**Data entries:**
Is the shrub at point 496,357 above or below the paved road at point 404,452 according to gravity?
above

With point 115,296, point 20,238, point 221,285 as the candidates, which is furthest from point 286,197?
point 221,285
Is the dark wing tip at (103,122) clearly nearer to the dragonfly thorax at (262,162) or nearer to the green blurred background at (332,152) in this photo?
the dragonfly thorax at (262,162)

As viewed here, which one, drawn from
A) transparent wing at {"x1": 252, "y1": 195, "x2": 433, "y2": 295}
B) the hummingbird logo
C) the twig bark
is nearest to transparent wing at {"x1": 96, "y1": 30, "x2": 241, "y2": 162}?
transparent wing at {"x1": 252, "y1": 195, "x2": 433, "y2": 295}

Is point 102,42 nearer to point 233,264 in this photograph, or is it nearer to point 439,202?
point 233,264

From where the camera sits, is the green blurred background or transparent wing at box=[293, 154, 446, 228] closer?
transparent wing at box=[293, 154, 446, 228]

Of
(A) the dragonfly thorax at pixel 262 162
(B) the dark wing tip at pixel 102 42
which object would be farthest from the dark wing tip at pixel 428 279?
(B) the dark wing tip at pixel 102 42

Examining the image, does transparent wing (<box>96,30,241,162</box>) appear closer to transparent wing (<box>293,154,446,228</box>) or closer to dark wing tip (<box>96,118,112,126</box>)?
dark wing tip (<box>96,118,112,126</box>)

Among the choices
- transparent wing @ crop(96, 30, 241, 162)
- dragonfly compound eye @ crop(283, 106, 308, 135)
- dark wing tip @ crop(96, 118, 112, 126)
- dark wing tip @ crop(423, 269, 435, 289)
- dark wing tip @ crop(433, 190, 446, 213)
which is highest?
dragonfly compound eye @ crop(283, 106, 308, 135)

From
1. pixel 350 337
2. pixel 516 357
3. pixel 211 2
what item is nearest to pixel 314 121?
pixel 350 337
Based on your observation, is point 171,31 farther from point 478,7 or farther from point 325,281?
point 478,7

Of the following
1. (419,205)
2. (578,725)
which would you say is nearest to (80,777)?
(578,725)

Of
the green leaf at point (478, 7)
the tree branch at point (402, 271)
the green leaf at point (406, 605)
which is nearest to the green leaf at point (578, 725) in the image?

**Set exercise:** Starting at the line that contains "Examining the image, does" and continuing through the end of the listing, write those lines out again, replacing "nearest" with "closest" and leaving everything else unchanged.

**Written answer:**
Examining the image, does transparent wing (<box>96,30,241,162</box>) appear closer to transparent wing (<box>293,154,446,228</box>) or closer to dark wing tip (<box>96,118,112,126</box>)?
dark wing tip (<box>96,118,112,126</box>)

Among the choices
- transparent wing @ crop(96, 30, 241, 162)
- dragonfly compound eye @ crop(283, 106, 308, 135)
- dark wing tip @ crop(96, 118, 112, 126)
- dark wing tip @ crop(423, 269, 435, 289)
- dark wing tip @ crop(433, 190, 446, 213)
which is highest?
dragonfly compound eye @ crop(283, 106, 308, 135)

From
1. pixel 350 337
2. pixel 516 357
3. pixel 211 2
what item is closest to pixel 314 121?
pixel 350 337
Based on your observation, is point 171,31 farther from point 478,7 or farther from point 325,281?
point 478,7

Of the following
1. (419,205)
2. (578,725)
which would you say is closest to (80,777)?
(578,725)

Of
the green leaf at point (478, 7)
the tree branch at point (402, 271)
the green leaf at point (406, 605)
which is closest to the green leaf at point (578, 725) in the image?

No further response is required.